DATA BELOW section start

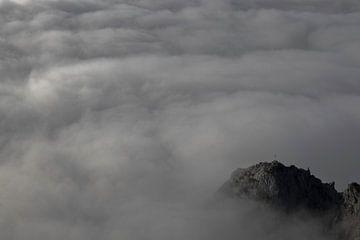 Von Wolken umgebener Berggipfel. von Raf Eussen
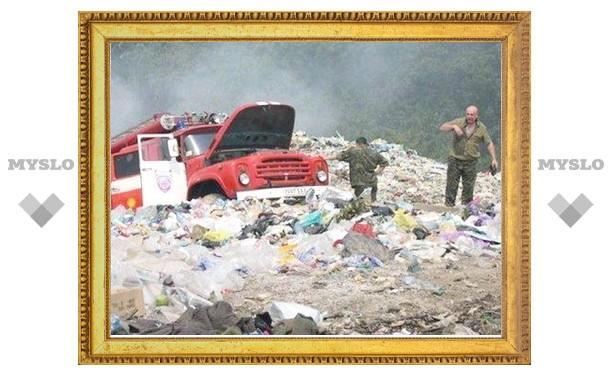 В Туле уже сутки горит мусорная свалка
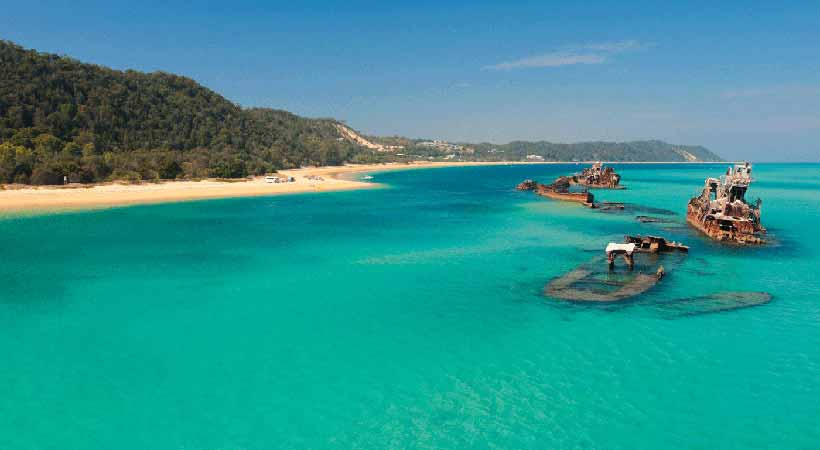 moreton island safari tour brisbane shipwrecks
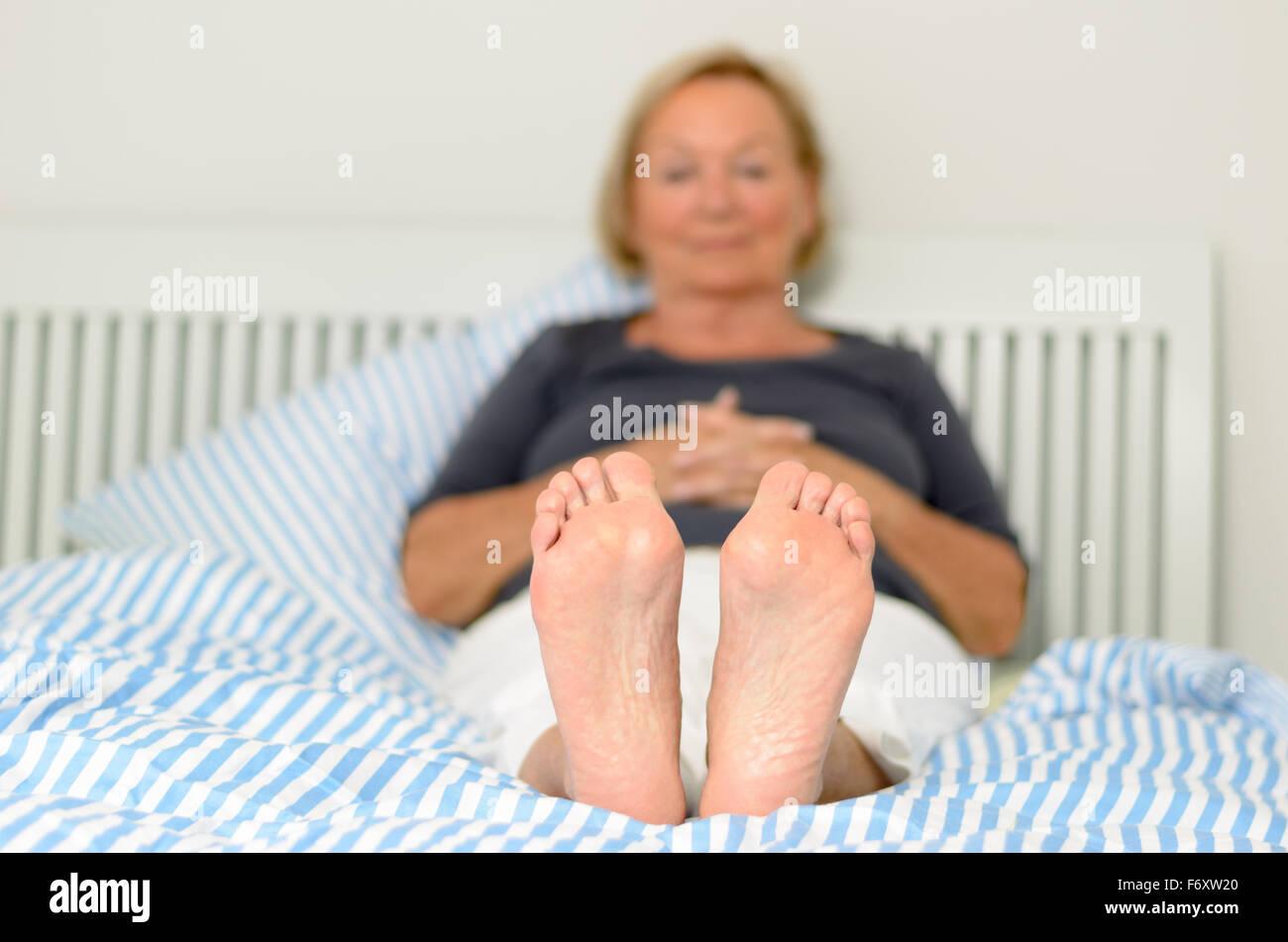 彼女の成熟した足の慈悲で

DATA BELOW section end

* **PROBLEM DESCRIPTION**: To complete the exercise, return the listing above exactly and omit its pictures.

* **ANSWER FOR THIS EXERCISE**:
 Von Wolken umgebener Berggipfel. von Raf Eussen
 В Туле уже сутки горит мусорная свалка
 moreton island safari tour brisbane shipwrecks
 彼女の成熟した足の慈悲で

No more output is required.